### Page
No grace for Greece

6 min read

Calling an outcome on the situation “down there” has now become an exercise in total futility and I shall therefore desist.

I think I hit the wall last night when I received a call from a newsroom and when I was asked how I would explain the near standstill in trading in Greek bonds and in the corresponding sovereign CDS market. I had not really noticed this – at our little shop we haven’t traded anything significant in Greek paper in quite a while – so I found myself obliged to do a bit of thinking on my feet.

Not being sure whether I was right or not, I suggested that trading was a percentage game but with the outcome of the negotiations between the Troika – which Greek voters have apparently democratically chosen not to be allowed to be called the Troika anymore – and the mighty of Athens being so hard to call, (it must be that at 50/50), there is no trade to be done. Traders take educated guesses but, in the current case, all the education in the world cannot help one guess whether the toast will fall butter-side up or not.

### Entries supplied
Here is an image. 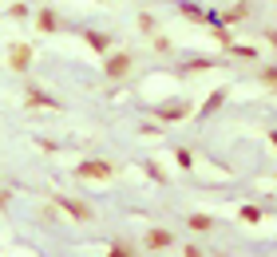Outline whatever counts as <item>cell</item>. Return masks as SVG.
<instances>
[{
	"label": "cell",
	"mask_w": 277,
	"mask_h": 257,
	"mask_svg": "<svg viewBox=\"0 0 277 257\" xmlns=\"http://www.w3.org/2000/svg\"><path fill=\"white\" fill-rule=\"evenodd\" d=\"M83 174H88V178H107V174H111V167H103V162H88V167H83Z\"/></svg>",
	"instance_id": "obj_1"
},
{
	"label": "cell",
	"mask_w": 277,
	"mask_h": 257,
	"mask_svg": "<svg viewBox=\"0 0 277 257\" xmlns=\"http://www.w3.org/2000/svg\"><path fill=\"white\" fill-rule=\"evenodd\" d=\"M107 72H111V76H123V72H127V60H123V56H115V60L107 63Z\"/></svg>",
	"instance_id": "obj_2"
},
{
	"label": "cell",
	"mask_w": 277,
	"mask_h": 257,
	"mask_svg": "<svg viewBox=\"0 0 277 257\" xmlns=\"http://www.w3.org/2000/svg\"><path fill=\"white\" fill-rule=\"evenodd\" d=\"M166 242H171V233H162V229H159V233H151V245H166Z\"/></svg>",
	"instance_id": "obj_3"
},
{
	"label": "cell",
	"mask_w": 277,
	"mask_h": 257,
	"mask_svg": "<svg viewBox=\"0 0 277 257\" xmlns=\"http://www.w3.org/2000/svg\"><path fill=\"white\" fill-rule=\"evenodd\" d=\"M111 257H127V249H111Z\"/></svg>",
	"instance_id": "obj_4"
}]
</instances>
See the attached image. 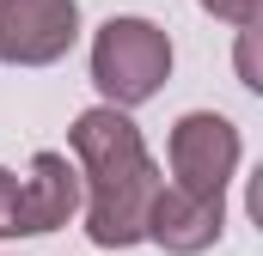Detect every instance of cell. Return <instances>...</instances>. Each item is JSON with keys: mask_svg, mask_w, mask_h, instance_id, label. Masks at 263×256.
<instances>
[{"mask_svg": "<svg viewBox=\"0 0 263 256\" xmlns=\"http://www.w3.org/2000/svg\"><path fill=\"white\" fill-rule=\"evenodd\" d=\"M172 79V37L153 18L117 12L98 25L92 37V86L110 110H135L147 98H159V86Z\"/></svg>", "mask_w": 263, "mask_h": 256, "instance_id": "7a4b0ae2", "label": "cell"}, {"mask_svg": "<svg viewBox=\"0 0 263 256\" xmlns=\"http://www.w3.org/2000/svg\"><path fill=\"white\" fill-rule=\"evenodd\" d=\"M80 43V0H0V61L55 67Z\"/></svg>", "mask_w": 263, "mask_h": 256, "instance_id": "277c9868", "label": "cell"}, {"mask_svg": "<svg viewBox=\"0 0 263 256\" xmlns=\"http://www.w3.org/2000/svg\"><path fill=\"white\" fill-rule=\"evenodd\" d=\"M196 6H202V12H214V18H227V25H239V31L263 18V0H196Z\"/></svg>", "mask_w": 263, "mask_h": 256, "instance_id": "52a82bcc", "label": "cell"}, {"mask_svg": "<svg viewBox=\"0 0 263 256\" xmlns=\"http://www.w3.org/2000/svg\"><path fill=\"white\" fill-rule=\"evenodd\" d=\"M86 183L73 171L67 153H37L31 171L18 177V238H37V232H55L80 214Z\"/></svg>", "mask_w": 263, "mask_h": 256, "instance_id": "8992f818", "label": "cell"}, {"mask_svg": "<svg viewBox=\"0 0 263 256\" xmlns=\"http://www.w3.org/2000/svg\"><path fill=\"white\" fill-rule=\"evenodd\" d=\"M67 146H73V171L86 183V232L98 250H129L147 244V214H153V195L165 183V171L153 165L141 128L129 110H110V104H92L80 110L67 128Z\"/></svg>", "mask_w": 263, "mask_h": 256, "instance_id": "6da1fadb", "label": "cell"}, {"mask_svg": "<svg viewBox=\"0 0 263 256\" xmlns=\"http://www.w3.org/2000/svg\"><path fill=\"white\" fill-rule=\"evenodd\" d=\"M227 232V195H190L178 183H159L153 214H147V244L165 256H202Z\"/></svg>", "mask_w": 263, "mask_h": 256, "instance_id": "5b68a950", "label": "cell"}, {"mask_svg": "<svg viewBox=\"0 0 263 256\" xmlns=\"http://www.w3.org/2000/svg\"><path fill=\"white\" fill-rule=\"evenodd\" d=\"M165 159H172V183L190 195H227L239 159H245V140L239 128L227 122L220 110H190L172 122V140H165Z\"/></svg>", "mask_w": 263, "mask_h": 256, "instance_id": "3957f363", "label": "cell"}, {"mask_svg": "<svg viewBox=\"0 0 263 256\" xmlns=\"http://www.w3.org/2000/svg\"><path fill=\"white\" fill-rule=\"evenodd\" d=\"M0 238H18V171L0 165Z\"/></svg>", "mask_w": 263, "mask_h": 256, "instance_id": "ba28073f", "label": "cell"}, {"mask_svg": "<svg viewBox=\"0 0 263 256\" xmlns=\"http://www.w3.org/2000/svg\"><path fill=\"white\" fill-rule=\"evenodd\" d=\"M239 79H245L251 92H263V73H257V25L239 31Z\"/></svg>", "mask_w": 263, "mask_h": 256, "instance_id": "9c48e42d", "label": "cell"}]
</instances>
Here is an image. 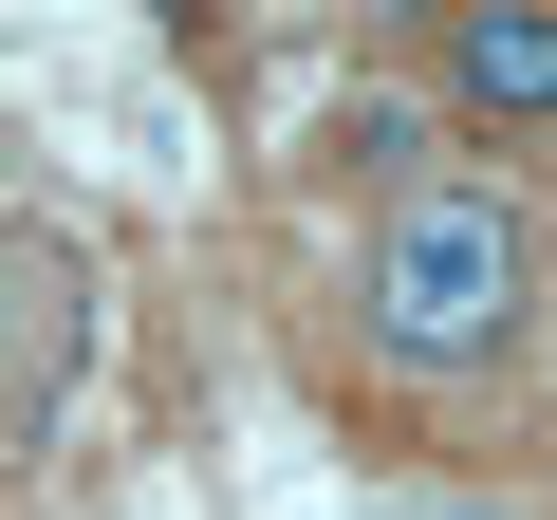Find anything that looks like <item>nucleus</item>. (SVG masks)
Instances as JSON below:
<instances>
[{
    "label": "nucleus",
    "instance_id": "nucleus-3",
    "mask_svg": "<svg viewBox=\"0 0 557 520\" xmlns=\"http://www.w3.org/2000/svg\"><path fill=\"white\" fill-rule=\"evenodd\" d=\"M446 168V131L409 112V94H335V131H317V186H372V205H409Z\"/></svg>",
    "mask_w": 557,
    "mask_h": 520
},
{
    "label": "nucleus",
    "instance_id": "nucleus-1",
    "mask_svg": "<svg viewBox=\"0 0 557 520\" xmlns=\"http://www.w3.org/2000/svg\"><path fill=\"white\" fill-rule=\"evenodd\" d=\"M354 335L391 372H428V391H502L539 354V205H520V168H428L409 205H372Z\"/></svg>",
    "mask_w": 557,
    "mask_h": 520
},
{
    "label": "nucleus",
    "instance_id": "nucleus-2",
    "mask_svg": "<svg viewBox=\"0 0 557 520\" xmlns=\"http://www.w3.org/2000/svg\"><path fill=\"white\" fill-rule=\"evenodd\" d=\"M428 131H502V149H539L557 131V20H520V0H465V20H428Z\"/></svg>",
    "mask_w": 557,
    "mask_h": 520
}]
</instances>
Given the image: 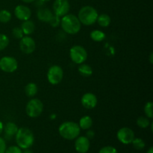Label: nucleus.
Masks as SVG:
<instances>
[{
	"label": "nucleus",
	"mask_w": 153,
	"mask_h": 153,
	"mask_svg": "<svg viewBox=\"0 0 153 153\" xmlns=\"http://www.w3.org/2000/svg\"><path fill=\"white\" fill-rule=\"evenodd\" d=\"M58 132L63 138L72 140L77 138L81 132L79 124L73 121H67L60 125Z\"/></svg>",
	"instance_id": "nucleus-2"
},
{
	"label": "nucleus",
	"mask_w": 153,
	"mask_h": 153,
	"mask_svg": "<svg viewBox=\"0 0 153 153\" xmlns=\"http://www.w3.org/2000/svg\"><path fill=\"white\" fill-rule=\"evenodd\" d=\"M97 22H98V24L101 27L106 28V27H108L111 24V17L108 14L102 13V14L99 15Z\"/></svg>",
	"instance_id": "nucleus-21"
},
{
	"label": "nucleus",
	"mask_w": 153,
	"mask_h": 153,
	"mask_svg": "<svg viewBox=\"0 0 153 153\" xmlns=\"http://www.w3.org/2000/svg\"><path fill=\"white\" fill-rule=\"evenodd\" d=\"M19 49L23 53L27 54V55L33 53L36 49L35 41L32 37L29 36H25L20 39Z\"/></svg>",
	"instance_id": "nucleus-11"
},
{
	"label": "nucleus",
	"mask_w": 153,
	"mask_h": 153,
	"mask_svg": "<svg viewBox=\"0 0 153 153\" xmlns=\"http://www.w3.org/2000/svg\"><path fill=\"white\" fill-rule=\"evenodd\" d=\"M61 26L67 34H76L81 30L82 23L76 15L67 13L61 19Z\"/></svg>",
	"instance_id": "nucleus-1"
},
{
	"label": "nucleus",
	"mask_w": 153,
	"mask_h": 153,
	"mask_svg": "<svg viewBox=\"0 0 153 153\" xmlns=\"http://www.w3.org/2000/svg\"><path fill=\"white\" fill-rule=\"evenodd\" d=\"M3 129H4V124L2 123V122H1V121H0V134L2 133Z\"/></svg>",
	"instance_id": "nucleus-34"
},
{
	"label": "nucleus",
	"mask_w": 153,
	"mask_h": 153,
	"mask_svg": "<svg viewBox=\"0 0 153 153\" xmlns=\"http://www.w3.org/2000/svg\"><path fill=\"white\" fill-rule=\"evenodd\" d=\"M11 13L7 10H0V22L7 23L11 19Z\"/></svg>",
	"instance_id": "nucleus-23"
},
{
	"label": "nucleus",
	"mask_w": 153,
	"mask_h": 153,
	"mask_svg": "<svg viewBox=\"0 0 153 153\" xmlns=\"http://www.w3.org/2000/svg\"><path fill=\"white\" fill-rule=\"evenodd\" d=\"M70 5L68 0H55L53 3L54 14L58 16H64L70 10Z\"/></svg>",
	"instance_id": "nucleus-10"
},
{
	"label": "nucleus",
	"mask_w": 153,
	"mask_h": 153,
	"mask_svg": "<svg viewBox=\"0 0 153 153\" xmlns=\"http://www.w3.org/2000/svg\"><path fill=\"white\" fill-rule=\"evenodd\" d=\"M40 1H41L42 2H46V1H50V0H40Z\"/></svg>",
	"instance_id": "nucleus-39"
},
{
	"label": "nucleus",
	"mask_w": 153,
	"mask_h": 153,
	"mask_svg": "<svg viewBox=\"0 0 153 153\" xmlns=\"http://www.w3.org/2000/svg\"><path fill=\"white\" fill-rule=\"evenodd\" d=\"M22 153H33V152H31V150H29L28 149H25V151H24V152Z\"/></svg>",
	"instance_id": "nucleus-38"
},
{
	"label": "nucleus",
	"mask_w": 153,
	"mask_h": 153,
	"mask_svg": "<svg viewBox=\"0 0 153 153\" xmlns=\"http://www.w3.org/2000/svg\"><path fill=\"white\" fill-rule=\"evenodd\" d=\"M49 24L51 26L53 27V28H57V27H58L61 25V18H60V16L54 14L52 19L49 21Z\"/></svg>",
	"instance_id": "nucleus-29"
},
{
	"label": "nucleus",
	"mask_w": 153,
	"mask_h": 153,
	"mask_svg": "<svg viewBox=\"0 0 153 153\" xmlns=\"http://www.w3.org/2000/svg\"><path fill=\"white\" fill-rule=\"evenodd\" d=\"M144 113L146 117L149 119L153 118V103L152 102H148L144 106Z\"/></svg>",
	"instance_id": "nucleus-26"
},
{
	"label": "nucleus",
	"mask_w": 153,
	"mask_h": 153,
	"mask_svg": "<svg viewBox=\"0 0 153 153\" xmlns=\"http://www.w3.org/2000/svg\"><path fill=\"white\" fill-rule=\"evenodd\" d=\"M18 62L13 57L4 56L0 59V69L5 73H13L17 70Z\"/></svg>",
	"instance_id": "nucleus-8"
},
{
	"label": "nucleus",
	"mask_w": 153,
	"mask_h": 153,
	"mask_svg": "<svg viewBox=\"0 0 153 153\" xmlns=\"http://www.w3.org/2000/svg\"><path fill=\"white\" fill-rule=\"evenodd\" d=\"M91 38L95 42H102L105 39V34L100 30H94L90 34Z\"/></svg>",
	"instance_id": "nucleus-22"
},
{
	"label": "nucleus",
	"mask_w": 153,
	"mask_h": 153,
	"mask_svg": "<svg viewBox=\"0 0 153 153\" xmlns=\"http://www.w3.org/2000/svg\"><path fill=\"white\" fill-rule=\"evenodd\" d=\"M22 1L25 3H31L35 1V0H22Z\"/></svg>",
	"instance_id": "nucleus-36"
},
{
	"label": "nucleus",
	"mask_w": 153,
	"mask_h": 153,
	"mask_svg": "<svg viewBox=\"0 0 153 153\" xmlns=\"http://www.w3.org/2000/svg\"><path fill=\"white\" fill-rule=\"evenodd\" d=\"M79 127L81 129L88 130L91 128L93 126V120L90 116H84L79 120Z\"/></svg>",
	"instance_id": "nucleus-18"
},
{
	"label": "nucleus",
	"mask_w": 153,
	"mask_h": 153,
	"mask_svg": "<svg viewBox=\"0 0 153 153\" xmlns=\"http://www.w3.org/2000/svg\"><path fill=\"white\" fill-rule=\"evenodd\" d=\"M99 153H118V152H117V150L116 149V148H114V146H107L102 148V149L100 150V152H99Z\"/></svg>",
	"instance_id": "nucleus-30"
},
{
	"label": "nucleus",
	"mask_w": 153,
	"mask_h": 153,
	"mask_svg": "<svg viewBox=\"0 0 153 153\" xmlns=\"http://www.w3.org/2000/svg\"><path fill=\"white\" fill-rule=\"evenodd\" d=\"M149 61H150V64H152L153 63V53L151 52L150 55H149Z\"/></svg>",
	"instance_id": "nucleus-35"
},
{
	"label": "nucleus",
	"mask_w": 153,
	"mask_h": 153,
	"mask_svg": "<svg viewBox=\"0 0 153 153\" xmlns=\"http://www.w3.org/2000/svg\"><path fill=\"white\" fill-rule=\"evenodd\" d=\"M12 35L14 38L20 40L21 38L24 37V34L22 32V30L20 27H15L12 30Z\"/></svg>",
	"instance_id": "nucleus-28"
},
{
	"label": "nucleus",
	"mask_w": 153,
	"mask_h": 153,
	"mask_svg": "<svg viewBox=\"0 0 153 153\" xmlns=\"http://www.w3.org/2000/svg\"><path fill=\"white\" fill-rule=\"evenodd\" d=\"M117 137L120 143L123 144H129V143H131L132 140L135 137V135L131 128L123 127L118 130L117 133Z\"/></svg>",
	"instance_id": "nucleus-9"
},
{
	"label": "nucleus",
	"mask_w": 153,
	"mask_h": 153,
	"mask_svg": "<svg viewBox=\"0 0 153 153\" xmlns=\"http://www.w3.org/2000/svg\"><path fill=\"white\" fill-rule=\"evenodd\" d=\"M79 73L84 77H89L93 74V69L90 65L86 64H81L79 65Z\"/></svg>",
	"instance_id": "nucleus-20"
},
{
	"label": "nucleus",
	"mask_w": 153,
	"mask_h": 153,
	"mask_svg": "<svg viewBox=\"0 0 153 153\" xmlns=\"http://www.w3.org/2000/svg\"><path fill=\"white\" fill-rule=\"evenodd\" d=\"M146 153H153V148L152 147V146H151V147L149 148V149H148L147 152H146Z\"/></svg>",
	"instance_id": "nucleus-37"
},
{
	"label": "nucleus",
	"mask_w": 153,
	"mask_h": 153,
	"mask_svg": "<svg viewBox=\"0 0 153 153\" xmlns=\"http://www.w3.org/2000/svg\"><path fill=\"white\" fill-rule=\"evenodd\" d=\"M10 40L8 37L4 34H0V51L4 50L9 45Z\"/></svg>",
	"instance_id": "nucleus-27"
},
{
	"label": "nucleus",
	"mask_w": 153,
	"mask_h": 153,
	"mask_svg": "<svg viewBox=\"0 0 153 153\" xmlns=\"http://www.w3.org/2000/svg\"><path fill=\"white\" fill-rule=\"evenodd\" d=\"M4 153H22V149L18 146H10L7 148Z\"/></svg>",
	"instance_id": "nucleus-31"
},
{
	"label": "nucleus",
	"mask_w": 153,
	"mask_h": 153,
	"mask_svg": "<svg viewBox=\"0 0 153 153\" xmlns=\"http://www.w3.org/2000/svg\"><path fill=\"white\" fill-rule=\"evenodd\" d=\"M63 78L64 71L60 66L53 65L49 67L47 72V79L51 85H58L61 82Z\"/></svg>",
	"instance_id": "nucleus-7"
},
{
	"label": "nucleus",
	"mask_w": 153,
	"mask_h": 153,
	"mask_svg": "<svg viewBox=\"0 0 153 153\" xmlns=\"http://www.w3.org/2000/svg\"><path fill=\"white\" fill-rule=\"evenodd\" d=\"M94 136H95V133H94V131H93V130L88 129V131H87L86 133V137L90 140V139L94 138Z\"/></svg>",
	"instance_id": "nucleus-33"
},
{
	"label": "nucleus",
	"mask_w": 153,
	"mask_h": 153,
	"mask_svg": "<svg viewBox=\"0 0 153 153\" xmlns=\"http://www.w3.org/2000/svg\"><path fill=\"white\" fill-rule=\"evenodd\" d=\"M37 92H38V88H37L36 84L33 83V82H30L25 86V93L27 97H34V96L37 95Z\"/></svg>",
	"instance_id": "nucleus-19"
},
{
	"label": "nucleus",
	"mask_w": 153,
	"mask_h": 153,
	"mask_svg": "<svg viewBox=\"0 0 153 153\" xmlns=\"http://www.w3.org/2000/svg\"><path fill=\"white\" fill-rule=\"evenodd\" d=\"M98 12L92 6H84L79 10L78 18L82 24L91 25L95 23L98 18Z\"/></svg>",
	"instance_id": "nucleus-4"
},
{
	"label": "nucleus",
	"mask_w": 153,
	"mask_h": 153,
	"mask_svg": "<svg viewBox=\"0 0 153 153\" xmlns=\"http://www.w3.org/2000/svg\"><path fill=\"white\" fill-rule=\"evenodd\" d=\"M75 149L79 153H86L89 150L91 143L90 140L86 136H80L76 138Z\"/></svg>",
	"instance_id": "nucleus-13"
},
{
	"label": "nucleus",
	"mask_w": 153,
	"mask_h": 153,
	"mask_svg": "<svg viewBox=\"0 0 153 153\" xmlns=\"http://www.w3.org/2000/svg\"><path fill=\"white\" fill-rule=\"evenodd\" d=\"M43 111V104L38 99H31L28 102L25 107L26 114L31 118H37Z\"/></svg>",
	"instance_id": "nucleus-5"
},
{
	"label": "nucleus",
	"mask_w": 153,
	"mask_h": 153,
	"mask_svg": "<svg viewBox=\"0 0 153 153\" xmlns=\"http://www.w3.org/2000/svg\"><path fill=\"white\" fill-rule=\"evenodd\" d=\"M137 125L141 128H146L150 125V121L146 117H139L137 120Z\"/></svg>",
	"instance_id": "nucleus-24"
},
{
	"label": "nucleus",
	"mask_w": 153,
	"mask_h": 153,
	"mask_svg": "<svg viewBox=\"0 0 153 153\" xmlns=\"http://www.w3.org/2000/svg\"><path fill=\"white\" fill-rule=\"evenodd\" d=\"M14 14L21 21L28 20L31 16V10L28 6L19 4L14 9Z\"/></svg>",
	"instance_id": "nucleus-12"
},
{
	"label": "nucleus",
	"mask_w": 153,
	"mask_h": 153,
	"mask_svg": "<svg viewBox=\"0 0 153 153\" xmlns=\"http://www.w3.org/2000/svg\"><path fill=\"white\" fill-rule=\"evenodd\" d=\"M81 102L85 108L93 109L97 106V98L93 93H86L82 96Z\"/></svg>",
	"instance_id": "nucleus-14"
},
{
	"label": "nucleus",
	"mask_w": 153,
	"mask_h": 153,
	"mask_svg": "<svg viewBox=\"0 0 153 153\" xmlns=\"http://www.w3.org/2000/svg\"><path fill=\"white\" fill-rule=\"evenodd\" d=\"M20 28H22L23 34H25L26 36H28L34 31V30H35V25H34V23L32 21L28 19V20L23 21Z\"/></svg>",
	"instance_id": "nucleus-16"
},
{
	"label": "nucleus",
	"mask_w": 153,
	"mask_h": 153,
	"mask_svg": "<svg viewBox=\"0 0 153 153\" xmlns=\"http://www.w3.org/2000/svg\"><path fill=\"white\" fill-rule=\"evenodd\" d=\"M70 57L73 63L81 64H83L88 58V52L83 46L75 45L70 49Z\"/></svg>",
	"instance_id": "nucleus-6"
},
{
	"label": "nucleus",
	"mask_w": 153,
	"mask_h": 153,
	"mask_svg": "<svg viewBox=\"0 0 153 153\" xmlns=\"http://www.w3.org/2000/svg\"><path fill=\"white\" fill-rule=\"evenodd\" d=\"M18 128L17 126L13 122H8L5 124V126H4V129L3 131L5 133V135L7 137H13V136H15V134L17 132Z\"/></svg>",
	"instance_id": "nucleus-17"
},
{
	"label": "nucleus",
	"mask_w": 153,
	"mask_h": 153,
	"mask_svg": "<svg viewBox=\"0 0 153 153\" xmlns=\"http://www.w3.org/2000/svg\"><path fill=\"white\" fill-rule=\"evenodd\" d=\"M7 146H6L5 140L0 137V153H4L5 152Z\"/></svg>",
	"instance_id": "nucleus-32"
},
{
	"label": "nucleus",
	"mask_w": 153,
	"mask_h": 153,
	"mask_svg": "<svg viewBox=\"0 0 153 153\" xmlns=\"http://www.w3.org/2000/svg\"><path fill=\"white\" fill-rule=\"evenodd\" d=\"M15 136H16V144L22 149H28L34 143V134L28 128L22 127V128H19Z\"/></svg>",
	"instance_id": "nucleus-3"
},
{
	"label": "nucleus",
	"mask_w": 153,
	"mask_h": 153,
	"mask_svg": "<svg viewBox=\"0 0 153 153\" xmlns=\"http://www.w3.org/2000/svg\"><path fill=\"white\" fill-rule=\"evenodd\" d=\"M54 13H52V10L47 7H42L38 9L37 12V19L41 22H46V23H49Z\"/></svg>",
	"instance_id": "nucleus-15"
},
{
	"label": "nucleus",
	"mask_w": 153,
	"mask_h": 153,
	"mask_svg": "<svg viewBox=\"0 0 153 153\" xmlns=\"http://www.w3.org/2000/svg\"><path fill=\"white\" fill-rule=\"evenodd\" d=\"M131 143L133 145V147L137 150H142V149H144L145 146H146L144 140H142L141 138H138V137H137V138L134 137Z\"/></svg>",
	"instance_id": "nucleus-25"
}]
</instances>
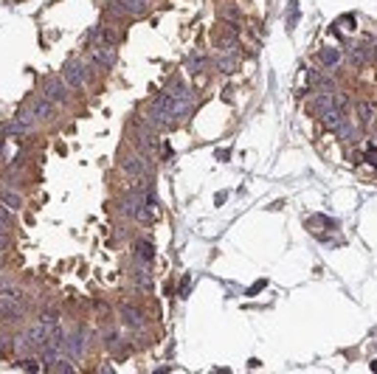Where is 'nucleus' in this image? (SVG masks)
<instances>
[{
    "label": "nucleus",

### Exercise prompt
Go on with the piece about Greek bond trading, picking up right after its last sentence.

### Result for this exercise
There is a lot of shuffling going on as the Greek banking system is now utterly back to the wall. Benoit Coeuré, former Chief Economist to the French Treasury and now an outspoken and highly quotable member of the Executive Board of the ECB, is reputed to have replied yesterday, when asked whether Greek banks would be opening today, “tomorrow yes – Monday I don’t know…”

Since then, the officials channels of the ECB have been strenuously denying that he said this. Whether he said it or not – the reporting journalists were probably there while the denying EU officials certainly weren’t – is not the point. Fact is that we’re all thinking it.

I think it was the German Finance Minister, Wolfgang Schaeuble, who, in early May, warned of the risk of what he termed an accidental default by Greece. He was clearly instructing the Athens “Spliterati” to be cautious when it came to playing the brinkmanship game for too long and for believing that there is only one possible outcome.

The problem is that, should lenders back down, they will forfeit any credibility they might have vis a vis the rest of the world in general and their own voters in particular. Just at a time when they are trying to convince Vladimir “Put-me-In” Putin’s Russia that they know how to drive a hard bargain, they don’t need to be seen not to be able to take on and hold out against a little wee, bankrupt country in a matter of chronic fraud and fiscal ineptitude.

I speculated a few weeks back whether a grace period on the payments due to the IMF might carry beyond the roll-over date of extended EU loan package. That was scotched yesterday when the IMF told us that there would be no days of grace.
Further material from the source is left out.